- Stored entries
⁂

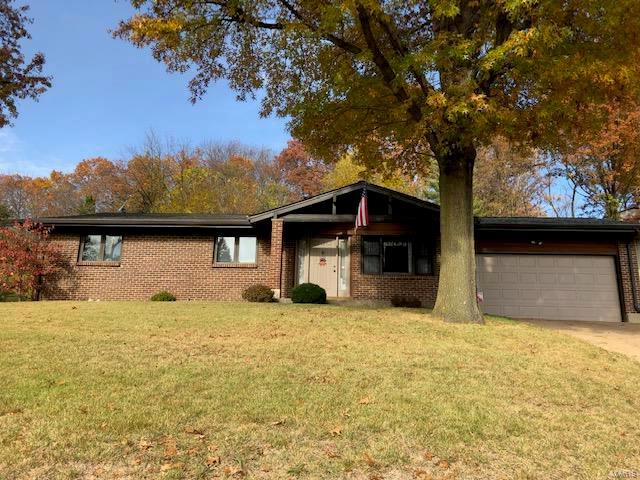 70 W Lakewood Drive, Fenton, MO 63026 (#18088770) :: PalmerHouse Properties LLC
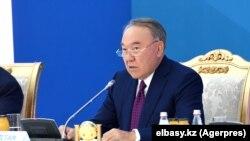Gazagystanyň öňki prezidenti Nursultan Nazarbaýew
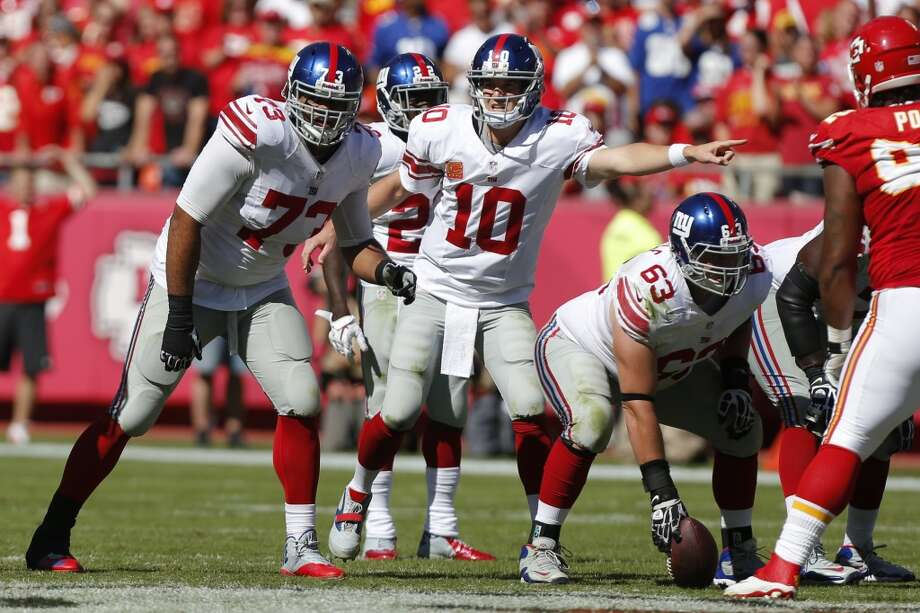 Philadelphia (1-3) plus-2 ½ at NY Giants (0-4): Giants 31-27 Photo: Ed Zurga, Associated Press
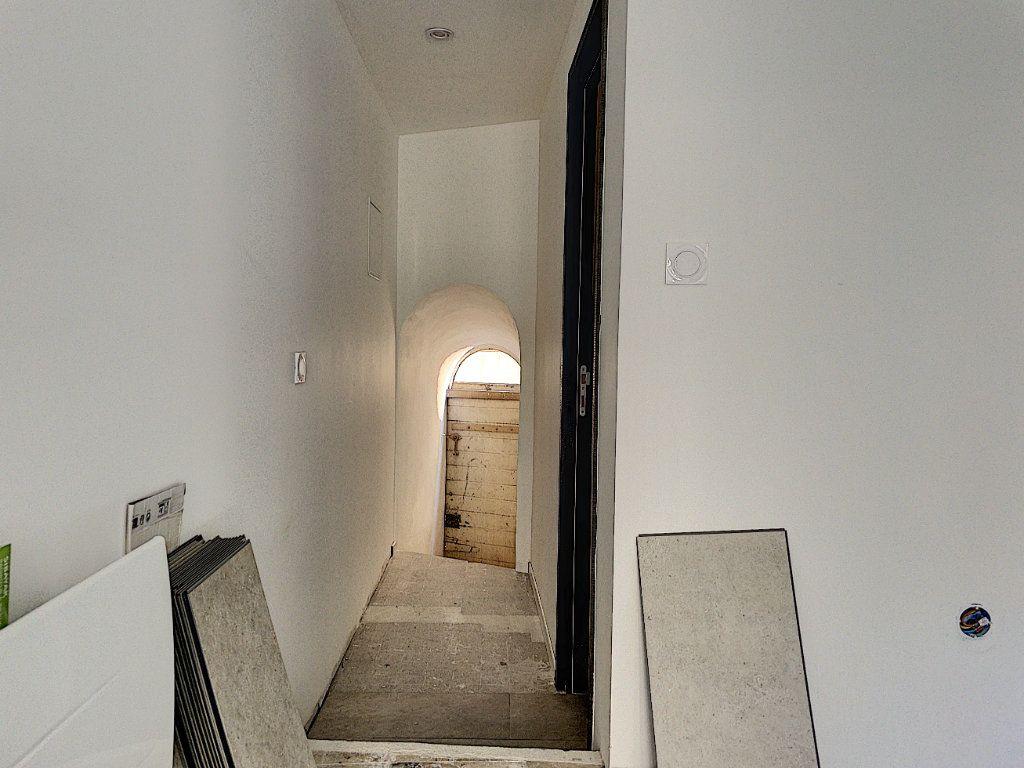 Appartement à vendre 1 19.32m2 à Aix-en-Provence vignette-3
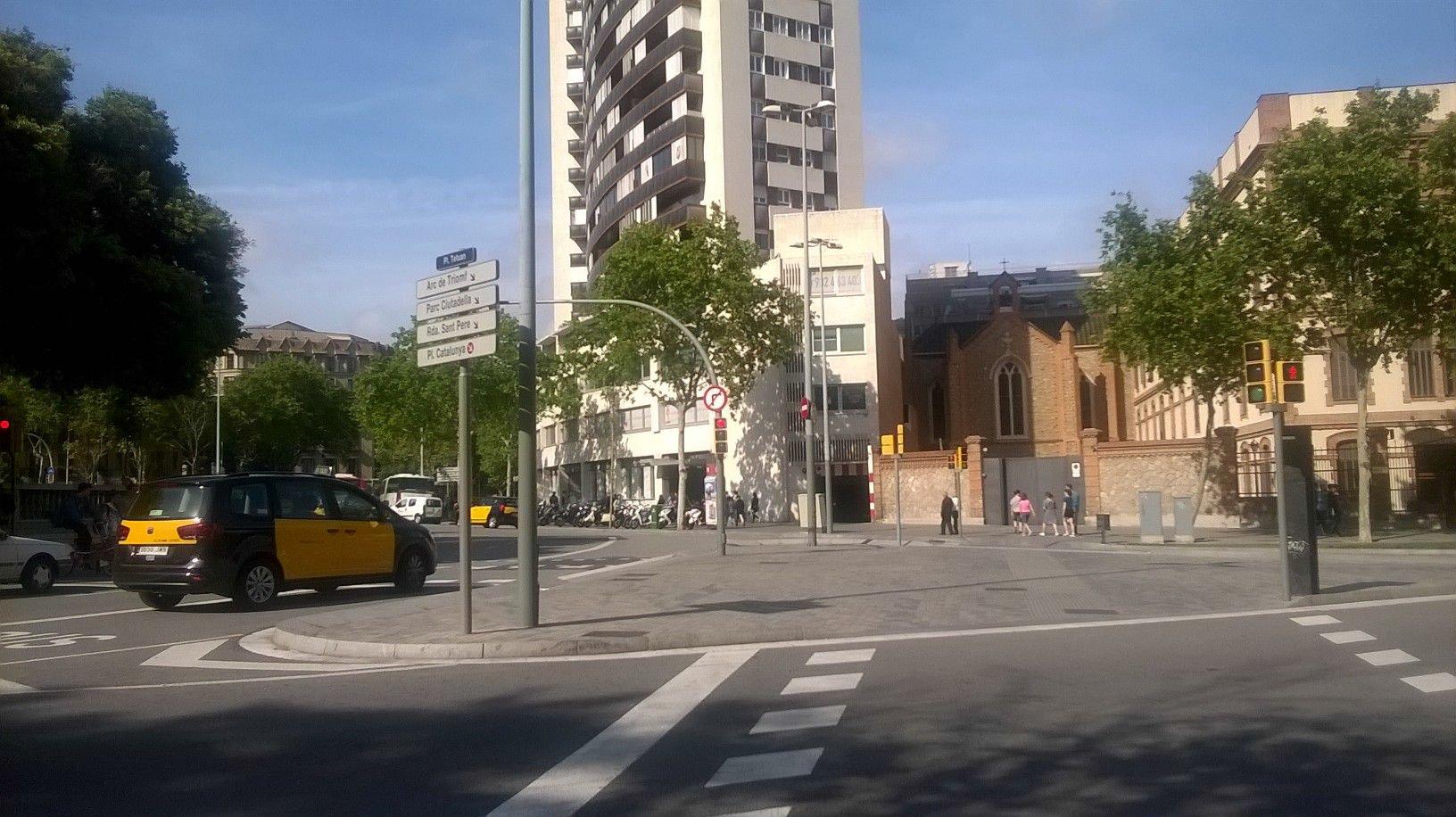 164852 - Parking Coche en venta en Barcelona / Tetuán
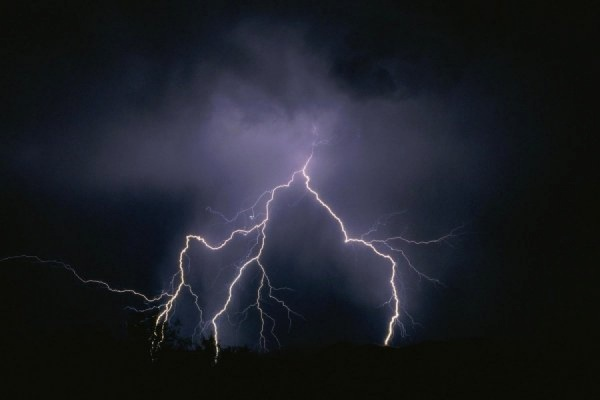 Рядом с группой российских туристов на Крите ударили молния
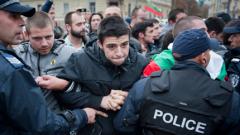 Ранобудните и други се сблъскаха с полицията край парламента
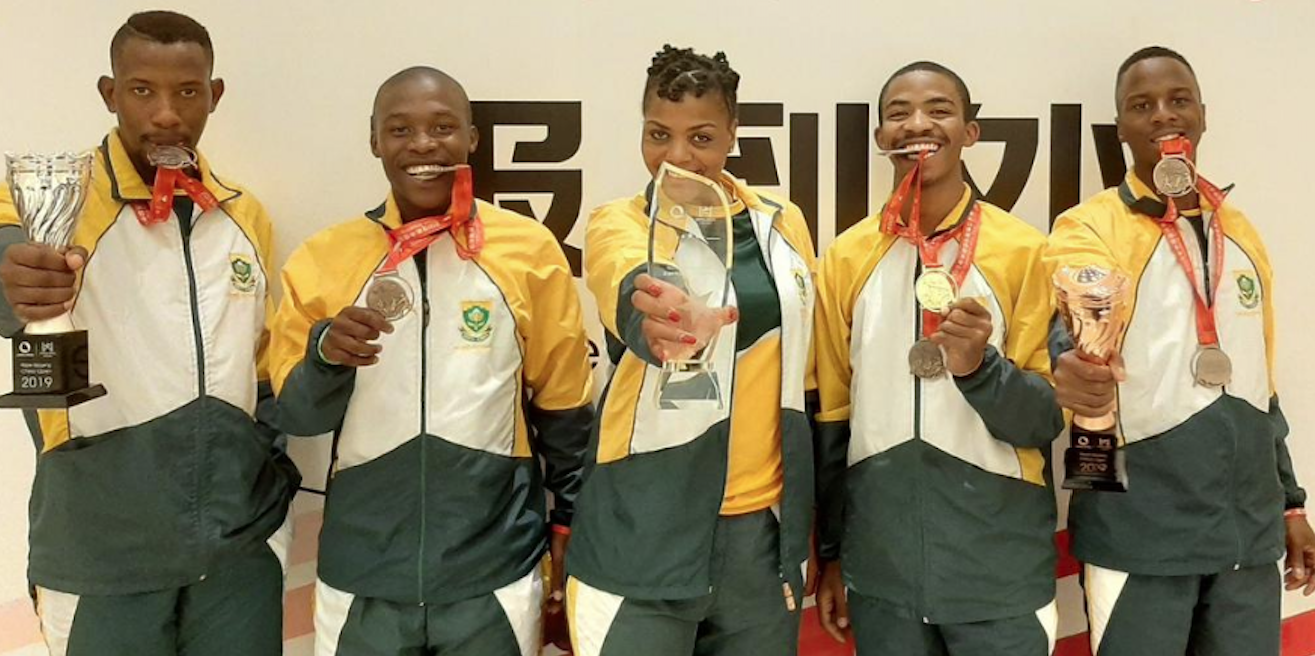 South Africa's top skippers return to SA with five medals.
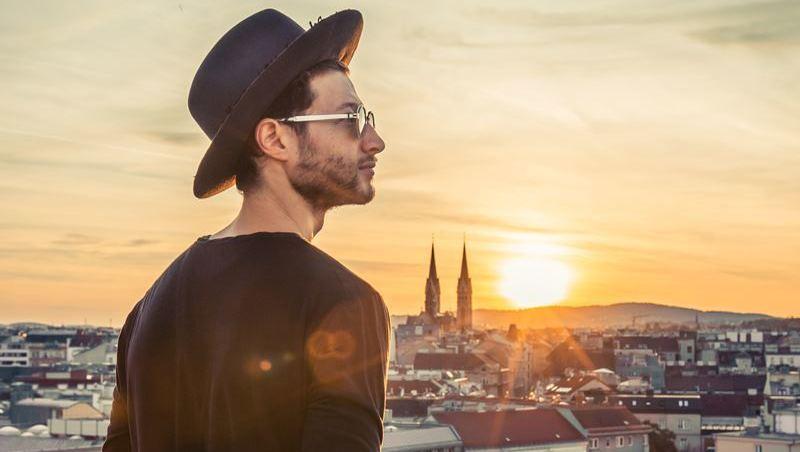 Der  Mann der (Wiener) Hüte  (Bild: Nomade Moderne)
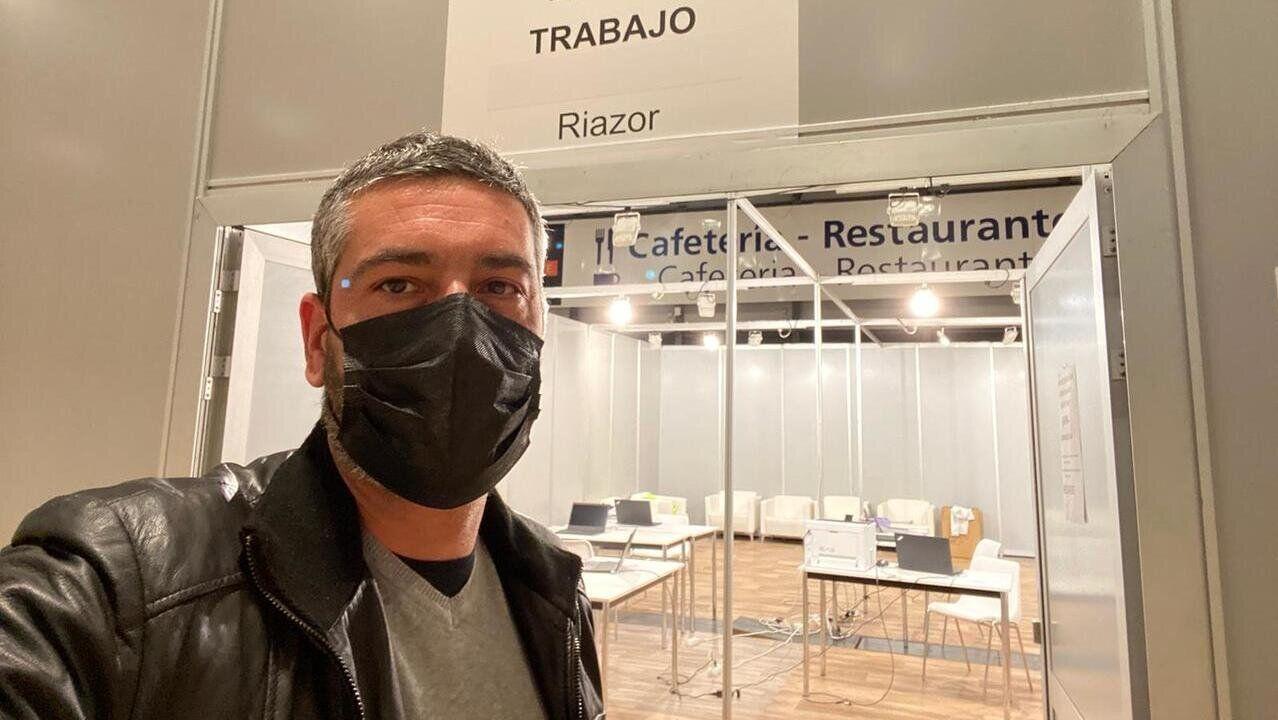 Juan José Pérez, ante la puerta de acceso al módulo de trabajo y descanso «Riazor»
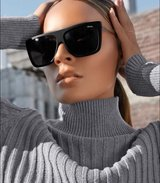 Desi Perkins by Quay On The Low II Sunnies NEW in Naperville, Illinois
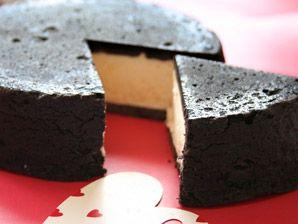まっ黒チーズケーキ(Sサイズ) 1,296円 / フランス菓子工房ラ・ファミーユ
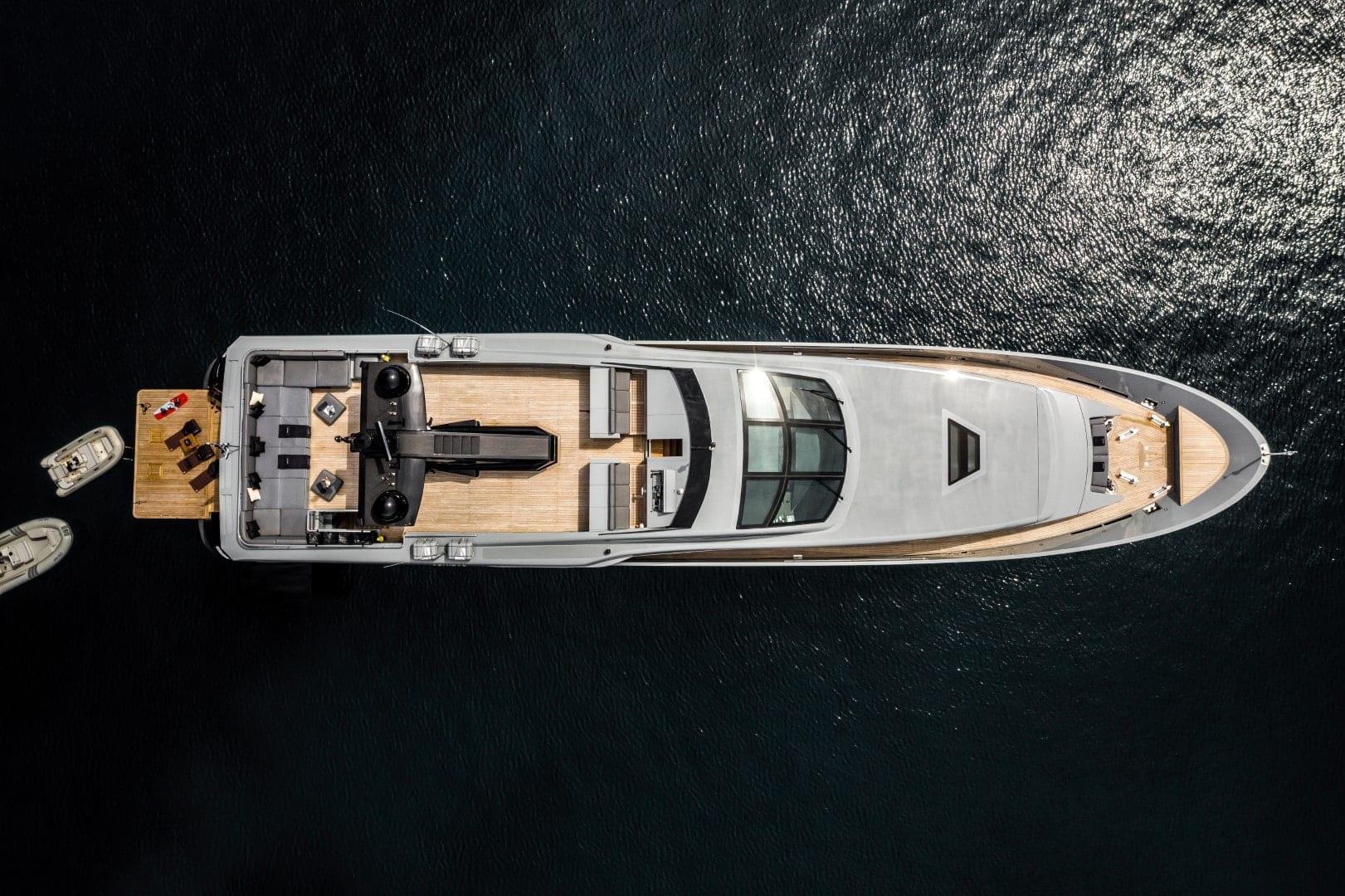 mado-motor-yacht-exterior-profiles (11)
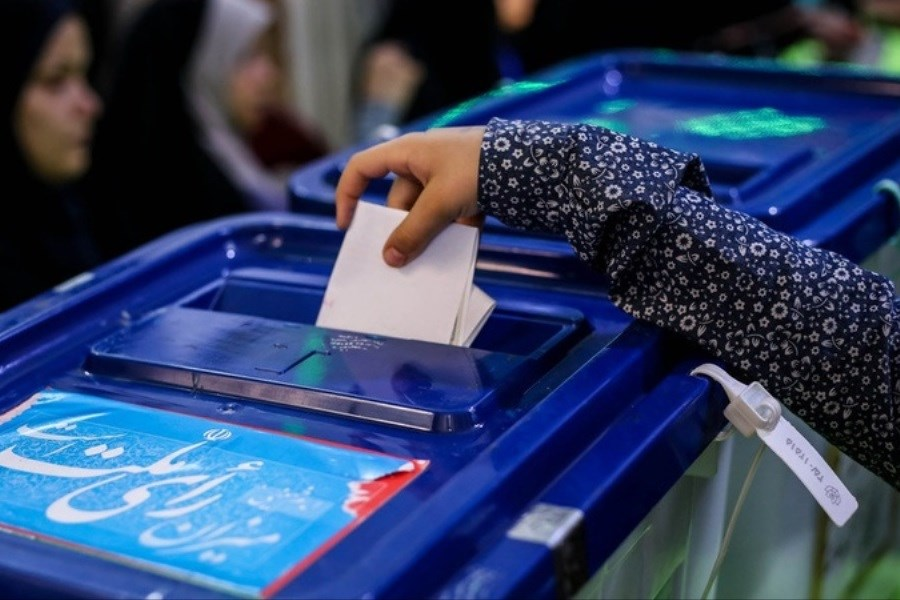تصویر مشارکت در انتخابات یک اقدام شخصی است/ اسلام مخالف دخالت در امور مردم است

⁂

- Exercise brief
Your copy of the records above should be exact and contain no pictures.

- Written answer
 70 W Lakewood Drive, Fenton, MO 63026 (#18088770) :: PalmerHouse Properties LLC
Gazagystanyň öňki prezidenti Nursultan Nazarbaýew
 Philadelphia (1-3) plus-2 ½ at NY Giants (0-4): Giants 31-27 Photo: Ed Zurga, Associated Press
 Appartement à vendre 1 19.32m2 à Aix-en-Provence vignette-3
 164852 - Parking Coche en venta en Barcelona / Tetuán
 Рядом с группой российских туристов на Крите ударили молния
 Ранобудните и други се сблъскаха с полицията край парламента
 South Africa's top skippers return to SA with five medals.
 Der  Mann der (Wiener) Hüte  (Bild: Nomade Moderne)
 Juan José Pérez, ante la puerta de acceso al módulo de trabajo y descanso «Riazor»
 Desi Perkins by Quay On The Low II Sunnies NEW in Naperville, Illinois
まっ黒チーズケーキ(Sサイズ) 1,296円 / フランス菓子工房ラ・ファミーユ
 mado-motor-yacht-exterior-profiles (11)
تصویر مشارکت در انتخابات یک اقدام شخصی است/ اسلام مخالف دخالت در امور مردم است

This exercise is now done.